→ What to work on
Rewrite the lines below as a numbered list, starting with the line that contains "At what distance is (x=486, y=284)" and going on through the line that contains "At what distance is the". Leave out any blank lines.

→ Given data
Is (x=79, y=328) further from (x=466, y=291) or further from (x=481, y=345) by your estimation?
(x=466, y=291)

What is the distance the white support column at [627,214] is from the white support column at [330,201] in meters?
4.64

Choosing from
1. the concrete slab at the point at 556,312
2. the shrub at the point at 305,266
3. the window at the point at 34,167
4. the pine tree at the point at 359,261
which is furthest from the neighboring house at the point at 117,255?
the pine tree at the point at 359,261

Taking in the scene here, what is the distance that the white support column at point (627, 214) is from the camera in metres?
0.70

...

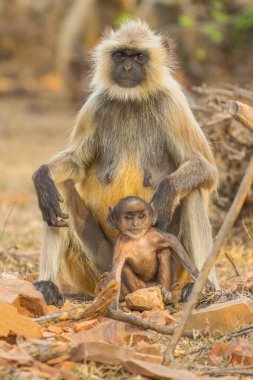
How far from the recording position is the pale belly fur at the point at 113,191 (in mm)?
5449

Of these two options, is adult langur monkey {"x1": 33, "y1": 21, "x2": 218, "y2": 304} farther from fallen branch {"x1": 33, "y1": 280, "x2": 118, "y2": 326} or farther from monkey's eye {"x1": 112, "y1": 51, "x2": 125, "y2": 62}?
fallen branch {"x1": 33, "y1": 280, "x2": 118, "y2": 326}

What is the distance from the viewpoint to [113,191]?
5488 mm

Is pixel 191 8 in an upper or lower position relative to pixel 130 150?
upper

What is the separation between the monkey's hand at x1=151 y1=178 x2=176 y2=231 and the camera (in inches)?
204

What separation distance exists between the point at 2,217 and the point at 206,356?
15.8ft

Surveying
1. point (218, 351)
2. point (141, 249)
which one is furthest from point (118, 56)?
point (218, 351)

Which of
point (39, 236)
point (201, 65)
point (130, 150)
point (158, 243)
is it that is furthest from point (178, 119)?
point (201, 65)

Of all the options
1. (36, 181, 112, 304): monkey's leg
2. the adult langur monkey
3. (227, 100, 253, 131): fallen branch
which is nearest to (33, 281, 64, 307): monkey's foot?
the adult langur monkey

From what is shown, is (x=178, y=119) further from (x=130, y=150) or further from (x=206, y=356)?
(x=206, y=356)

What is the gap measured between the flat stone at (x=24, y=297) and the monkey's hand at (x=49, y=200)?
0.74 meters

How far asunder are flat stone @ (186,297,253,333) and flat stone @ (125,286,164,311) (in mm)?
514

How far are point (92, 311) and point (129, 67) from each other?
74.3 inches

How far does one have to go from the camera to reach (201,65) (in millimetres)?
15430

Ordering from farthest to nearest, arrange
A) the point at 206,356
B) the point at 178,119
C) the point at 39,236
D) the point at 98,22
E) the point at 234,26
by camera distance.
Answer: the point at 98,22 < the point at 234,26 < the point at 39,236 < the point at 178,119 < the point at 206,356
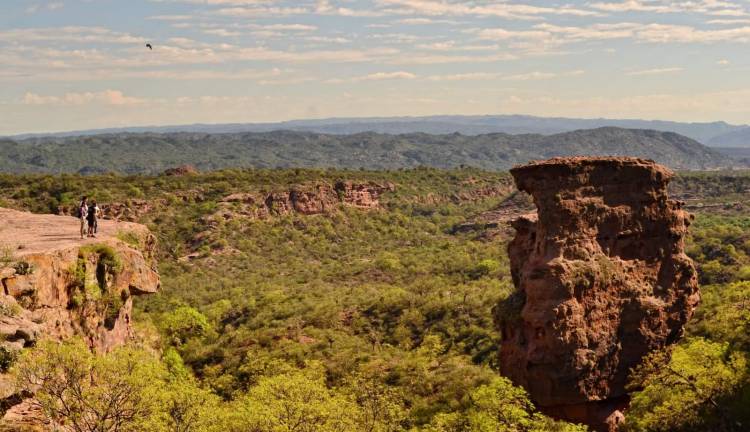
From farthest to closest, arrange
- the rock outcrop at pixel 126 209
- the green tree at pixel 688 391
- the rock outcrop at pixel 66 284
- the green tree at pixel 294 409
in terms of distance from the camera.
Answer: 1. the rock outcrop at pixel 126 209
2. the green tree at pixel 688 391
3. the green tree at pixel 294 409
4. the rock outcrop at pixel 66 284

...

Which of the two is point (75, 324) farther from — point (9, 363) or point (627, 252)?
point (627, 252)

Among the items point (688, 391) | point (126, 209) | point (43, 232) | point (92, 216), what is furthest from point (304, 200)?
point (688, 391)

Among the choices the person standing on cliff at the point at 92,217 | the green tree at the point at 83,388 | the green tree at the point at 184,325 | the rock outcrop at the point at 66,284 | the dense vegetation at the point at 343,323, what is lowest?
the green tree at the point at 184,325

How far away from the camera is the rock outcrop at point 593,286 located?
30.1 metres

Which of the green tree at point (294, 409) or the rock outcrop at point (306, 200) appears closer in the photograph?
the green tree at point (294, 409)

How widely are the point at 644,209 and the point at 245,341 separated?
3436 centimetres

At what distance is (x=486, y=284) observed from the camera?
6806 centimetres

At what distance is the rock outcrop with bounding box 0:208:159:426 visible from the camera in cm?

→ Output of the exercise
1. At what distance is (x=486, y=284) observed from the camera?
2. 6806 centimetres
3. At what distance is the rock outcrop with bounding box 0:208:159:426 visible from the camera in cm?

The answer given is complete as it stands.